Jesse’s grandmother commented: “Having the privilege of attending these games on Saturday morning was a gift of watching tolerance and acceptance in action.”
Notice again, the word acceptance. Most of what passes for love in our society is approval. We approve of people if they meet our expectations. Approval is not love. Love is accepting people just the way they are – physically, emotionally and mentally.
Yes, various angels have shown up in Jesse’s life. A little boy he met in preschool has been a steadfast friend ever since. He looks in on Jesse between classes in school. At home, Jesse’s little 3-year-old brother looks after his “big” brother.
Jesse is at the heart of so much life, love and laughter in his family. Are there challenges? Yes, obviously. What generous and loving parents he has, to accept the challenges.
Yet, a sentence used above to describe Jesse also describes his parents. “He is full of questions and even questions the answers.” Before Jesse was born, his parents were full of questions. Fortunately, they questioned the answers they received.

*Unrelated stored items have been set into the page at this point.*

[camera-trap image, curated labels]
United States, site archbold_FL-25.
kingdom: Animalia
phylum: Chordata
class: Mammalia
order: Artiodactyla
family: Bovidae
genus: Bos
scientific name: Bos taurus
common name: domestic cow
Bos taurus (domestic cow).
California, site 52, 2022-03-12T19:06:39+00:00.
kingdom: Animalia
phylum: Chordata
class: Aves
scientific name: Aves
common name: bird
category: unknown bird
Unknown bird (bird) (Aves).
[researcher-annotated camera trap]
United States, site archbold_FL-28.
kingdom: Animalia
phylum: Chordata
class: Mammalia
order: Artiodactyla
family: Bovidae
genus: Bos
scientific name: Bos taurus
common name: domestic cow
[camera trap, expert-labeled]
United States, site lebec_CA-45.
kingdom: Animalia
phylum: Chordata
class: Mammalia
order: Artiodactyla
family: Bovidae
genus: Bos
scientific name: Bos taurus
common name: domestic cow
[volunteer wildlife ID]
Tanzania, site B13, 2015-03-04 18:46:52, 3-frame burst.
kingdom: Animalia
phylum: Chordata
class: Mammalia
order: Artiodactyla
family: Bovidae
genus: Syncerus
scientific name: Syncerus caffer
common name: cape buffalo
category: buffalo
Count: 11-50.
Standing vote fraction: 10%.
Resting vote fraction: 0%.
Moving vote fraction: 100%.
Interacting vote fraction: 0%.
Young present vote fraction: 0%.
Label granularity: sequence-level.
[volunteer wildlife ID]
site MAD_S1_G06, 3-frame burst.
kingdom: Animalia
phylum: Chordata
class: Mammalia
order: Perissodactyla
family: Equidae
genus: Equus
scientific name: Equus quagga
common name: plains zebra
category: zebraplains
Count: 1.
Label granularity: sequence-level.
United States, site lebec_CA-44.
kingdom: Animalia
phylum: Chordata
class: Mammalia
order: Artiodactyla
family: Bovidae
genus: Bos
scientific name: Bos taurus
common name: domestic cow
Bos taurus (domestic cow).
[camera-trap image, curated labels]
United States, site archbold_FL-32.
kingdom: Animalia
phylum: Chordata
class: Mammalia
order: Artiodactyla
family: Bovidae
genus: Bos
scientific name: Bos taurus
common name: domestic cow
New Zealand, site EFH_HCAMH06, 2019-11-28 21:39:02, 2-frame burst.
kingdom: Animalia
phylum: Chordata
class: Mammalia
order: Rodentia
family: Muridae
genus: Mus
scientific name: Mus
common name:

There are many heroes in the pro-life movement. There are those involved in politics and in legislation, those who march and those who pray. But surely the silent saints of the pro-life movement are the parents of children with handicaps. They teach us again what love is all about and what life is all about.
To give his grandmother the last word: “There is no list from our perspective of what Jesse cannot do, only a list of what he can do. Spina bifida does not define Jesse. Jesse defines Spina bifida!”